Questions to answer →
1. In the text on quantum-dot cells, how many different basis states do the authors give for a single cell?
2. Condense the paragraph of the text on quantum-dot cells that begins "where the columns are related" into a shorter version that keeps its main facts.
3. Proceed with the text on quantum-dot cells, continuing it from its final sentence.

**** Text under study

In the paper

C. S. Lent and P. D. Tougaw, "A device architecture for computing with quantum dots," in Proceedings of the IEEE, vol. 85, no. 4, pp. 541-557, April 1997, doi: 10.1109/5.573

about quantum dots, it is stated that the basis vectors in the state space for a single cell (four quantum dots) are of the form

$$

|\phi_1\rangle = |\begin{array}{cccc}0&0&0&1 \\ 0&0&0&1\end{array}\rangle \\

\vdots \\

|\phi_{16}\rangle = |\begin{array}{cccc}1&0&0&0 \\ 1&0&0&0\end{array}\rangle

$$

where the columns are related to the dot in which there is an electron, and the rows tell the projection of the spin (first row meaning that the spin points upwards). Therefore, the authors state that there are $16$ different basis states and that the dimension of the state space for $N$ cells is $16^N$.

********
**** Entries shown

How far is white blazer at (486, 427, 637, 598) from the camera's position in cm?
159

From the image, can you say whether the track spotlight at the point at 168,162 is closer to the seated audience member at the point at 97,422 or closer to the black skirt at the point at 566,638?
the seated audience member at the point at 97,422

********
**** Entries shown

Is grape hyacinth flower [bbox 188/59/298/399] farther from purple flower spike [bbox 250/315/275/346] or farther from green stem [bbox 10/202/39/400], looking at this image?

********

Results of the exercise →
1. Sixteen.

2. The columns show which dot holds an electron, and the rows give the spin projection, with the first row meaning spin up. The authors therefore count $16$ basis states per cell and a state-space dimension of $16^N$ for $N$ cells.

3.
However, I don't see why they only take into account states in which the electrons have opposite spin projections, and they are ignoring basis states like

$$

|\begin{array}{cccc}1&1&0&0 \\ 0&0&0&0\end{array}\rangle

$$

Of course, because of the exclusion principle, the unique possibility for having two electrons in the same dot is that they have opposite spins, like in state $|\phi_1\rangle$, but I don't see why there should be such a restriction for two electrons being in different dots. If we take into account these extra basis states, the dimension of the state space for a single cell would be

$$

\dfrac{8!}{2! \cdot 6!} = 28\ ,

$$

so we have $28^N$ for $N$ cells.

Why aren't these states taken into account?